To be done.
Transcribe each line of the material as it is, and drop any picture.

Material provided.
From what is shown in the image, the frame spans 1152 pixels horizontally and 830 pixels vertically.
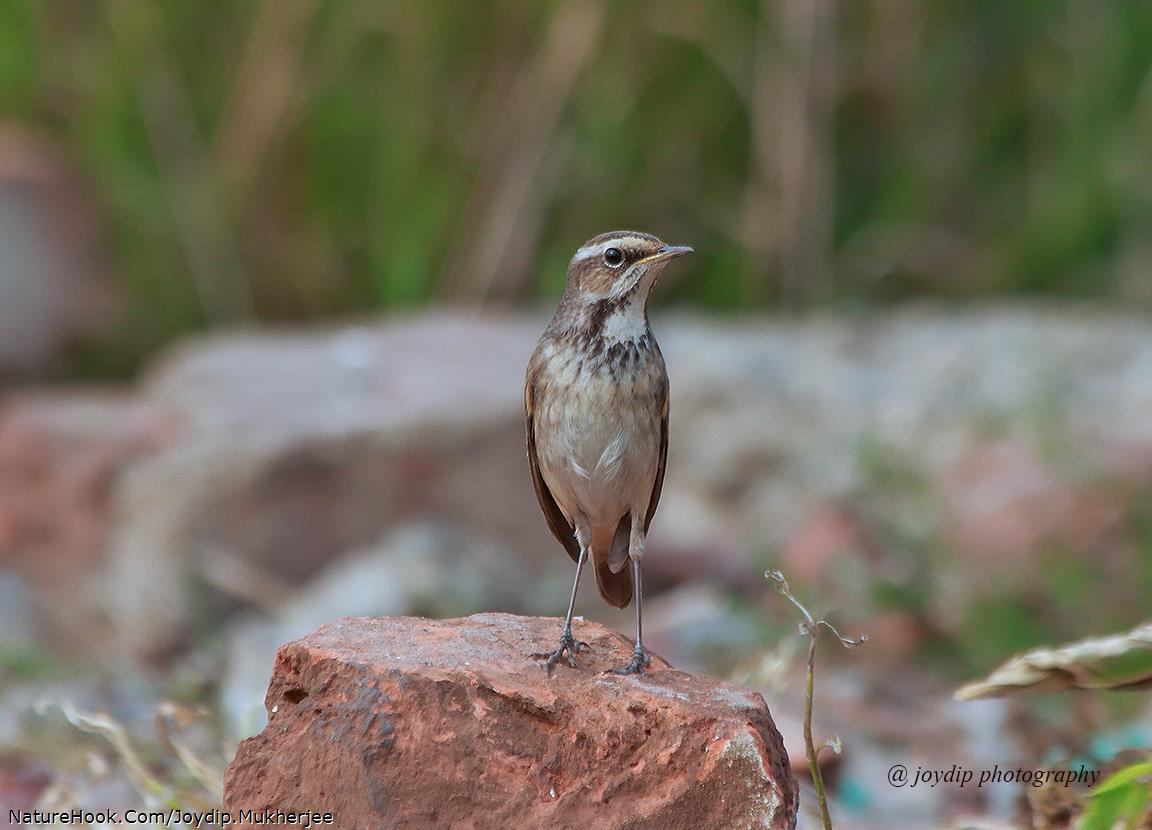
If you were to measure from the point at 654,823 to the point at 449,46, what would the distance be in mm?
7536

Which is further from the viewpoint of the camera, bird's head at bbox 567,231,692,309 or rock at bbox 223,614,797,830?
bird's head at bbox 567,231,692,309

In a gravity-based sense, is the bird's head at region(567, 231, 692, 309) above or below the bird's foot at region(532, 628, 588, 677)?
above

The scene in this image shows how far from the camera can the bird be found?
495 centimetres

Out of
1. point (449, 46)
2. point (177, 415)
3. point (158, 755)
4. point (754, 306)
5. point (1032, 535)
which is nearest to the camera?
point (158, 755)

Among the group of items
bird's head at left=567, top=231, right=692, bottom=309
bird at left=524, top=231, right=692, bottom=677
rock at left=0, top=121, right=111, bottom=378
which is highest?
bird's head at left=567, top=231, right=692, bottom=309

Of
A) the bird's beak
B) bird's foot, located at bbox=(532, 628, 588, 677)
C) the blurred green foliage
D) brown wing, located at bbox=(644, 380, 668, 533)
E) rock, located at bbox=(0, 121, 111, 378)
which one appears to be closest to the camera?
bird's foot, located at bbox=(532, 628, 588, 677)

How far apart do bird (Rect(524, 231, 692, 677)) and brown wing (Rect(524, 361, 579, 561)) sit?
1cm

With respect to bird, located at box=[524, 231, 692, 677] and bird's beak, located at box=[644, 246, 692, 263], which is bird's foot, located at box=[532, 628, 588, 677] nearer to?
bird, located at box=[524, 231, 692, 677]

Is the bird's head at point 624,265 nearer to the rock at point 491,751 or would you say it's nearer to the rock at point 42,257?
the rock at point 491,751

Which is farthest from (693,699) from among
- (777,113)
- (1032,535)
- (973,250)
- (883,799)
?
(973,250)

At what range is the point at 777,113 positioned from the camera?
10.5m

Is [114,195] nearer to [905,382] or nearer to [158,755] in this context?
[905,382]

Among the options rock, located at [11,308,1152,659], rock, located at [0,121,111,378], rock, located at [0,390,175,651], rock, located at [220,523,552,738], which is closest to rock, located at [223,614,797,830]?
rock, located at [220,523,552,738]

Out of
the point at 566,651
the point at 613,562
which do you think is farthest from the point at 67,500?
the point at 566,651
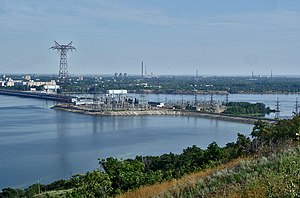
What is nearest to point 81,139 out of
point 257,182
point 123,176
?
point 123,176

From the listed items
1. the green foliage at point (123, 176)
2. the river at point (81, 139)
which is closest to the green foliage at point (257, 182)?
the green foliage at point (123, 176)

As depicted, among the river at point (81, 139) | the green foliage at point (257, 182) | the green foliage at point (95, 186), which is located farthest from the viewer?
the river at point (81, 139)

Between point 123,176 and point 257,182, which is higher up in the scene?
point 257,182

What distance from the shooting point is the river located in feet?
18.4

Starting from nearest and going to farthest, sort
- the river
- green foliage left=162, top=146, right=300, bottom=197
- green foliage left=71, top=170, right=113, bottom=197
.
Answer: green foliage left=162, top=146, right=300, bottom=197 < green foliage left=71, top=170, right=113, bottom=197 < the river

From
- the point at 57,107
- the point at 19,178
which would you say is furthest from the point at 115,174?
the point at 57,107

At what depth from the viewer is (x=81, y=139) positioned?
8.22 meters

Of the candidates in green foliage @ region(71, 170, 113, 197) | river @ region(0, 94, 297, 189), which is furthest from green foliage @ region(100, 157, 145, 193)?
Result: river @ region(0, 94, 297, 189)

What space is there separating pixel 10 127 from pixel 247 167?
913 cm

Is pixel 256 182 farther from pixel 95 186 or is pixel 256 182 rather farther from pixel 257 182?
pixel 95 186

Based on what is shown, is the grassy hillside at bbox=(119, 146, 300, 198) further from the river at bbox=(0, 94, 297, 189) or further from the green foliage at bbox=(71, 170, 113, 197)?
the river at bbox=(0, 94, 297, 189)

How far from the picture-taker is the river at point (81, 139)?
562 centimetres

Answer to this problem.
From what is shown in the image, the frame spans 1152 pixels horizontally and 830 pixels vertically.
If you were to measure from the point at 654,823 to the point at 449,46, what would the distance be in mm?
7536

Which is further from the viewpoint of the camera, bird's head at bbox 567,231,692,309 or rock at bbox 223,614,797,830?
bird's head at bbox 567,231,692,309

In a gravity-based sense, is the bird's head at region(567, 231, 692, 309) above or below the bird's foot at region(532, 628, 588, 677)?
above

The scene in this image shows how far from the camera can the bird be found?
495 centimetres

Out of
1. point (449, 46)
2. point (177, 415)
3. point (158, 755)
4. point (754, 306)
5. point (1032, 535)
which is nearest to the camera?
point (158, 755)

Among the group of items
bird's head at left=567, top=231, right=692, bottom=309
bird at left=524, top=231, right=692, bottom=677
rock at left=0, top=121, right=111, bottom=378
which is highest?
bird's head at left=567, top=231, right=692, bottom=309

Of
A) the bird's beak
B) bird's foot, located at bbox=(532, 628, 588, 677)
C) the blurred green foliage
D) brown wing, located at bbox=(644, 380, 668, 533)
E) rock, located at bbox=(0, 121, 111, 378)
which one appears to be closest to the camera?
bird's foot, located at bbox=(532, 628, 588, 677)

How far apart do bird (Rect(524, 231, 692, 677)) and brown wing (Rect(524, 361, 579, 561)) sit?
1cm

With respect to bird, located at box=[524, 231, 692, 677] and bird's beak, located at box=[644, 246, 692, 263], which is bird's foot, located at box=[532, 628, 588, 677] nearer to?
bird, located at box=[524, 231, 692, 677]

Is the bird's head at point 624,265 nearer to the rock at point 491,751 or would you say it's nearer to the rock at point 42,257?
the rock at point 491,751

Which is farthest from (693,699) from among
- (777,113)
- (1032,535)
- (973,250)
- (883,799)
?
(973,250)

At what range is the point at 777,113 positioned from the camera?
10.5m

Is [114,195] nearer to [905,382] or nearer to [158,755] in this context?
[905,382]

Among the options rock, located at [11,308,1152,659], rock, located at [0,121,111,378], rock, located at [0,390,175,651], rock, located at [220,523,552,738], which is closest to rock, located at [223,614,797,830]?
rock, located at [220,523,552,738]

Out of
the point at 566,651
the point at 613,562
which do you think is farthest from the point at 67,500?
the point at 566,651
What is nearest to point 81,139 out of
point 257,182
point 123,176
?
point 123,176

From the listed items
1. the green foliage at point (123, 176)
2. the river at point (81, 139)
which is closest to the green foliage at point (257, 182)?
the green foliage at point (123, 176)

As depicted, among the river at point (81, 139) | the green foliage at point (257, 182) | the green foliage at point (95, 186), which is located farthest from the viewer?
the river at point (81, 139)

Between point 123,176 and point 257,182, which is higher up in the scene?
point 257,182

What distance from the shooting point is the river located in feet?
18.4

Starting from nearest and going to farthest, sort
- the river
- green foliage left=162, top=146, right=300, bottom=197
- green foliage left=71, top=170, right=113, bottom=197
.
Answer: green foliage left=162, top=146, right=300, bottom=197 < green foliage left=71, top=170, right=113, bottom=197 < the river

From
- the point at 57,107
- the point at 19,178
which would you say is furthest from the point at 115,174?
the point at 57,107

At what depth from the viewer is (x=81, y=139) positioned?
8.22 meters

Of the candidates in green foliage @ region(71, 170, 113, 197) | river @ region(0, 94, 297, 189), which is furthest from green foliage @ region(100, 157, 145, 193)?
Result: river @ region(0, 94, 297, 189)

What space is there separating pixel 10 127 from pixel 247 167?
913 cm

Is pixel 256 182 farther from pixel 95 186 or is pixel 256 182 rather farther from pixel 257 182?
pixel 95 186

Based on what is shown, is the grassy hillside at bbox=(119, 146, 300, 198) further from the river at bbox=(0, 94, 297, 189) or further from the green foliage at bbox=(71, 170, 113, 197)?
the river at bbox=(0, 94, 297, 189)

How far from the picture-taker is the river at point (81, 139)?
562 centimetres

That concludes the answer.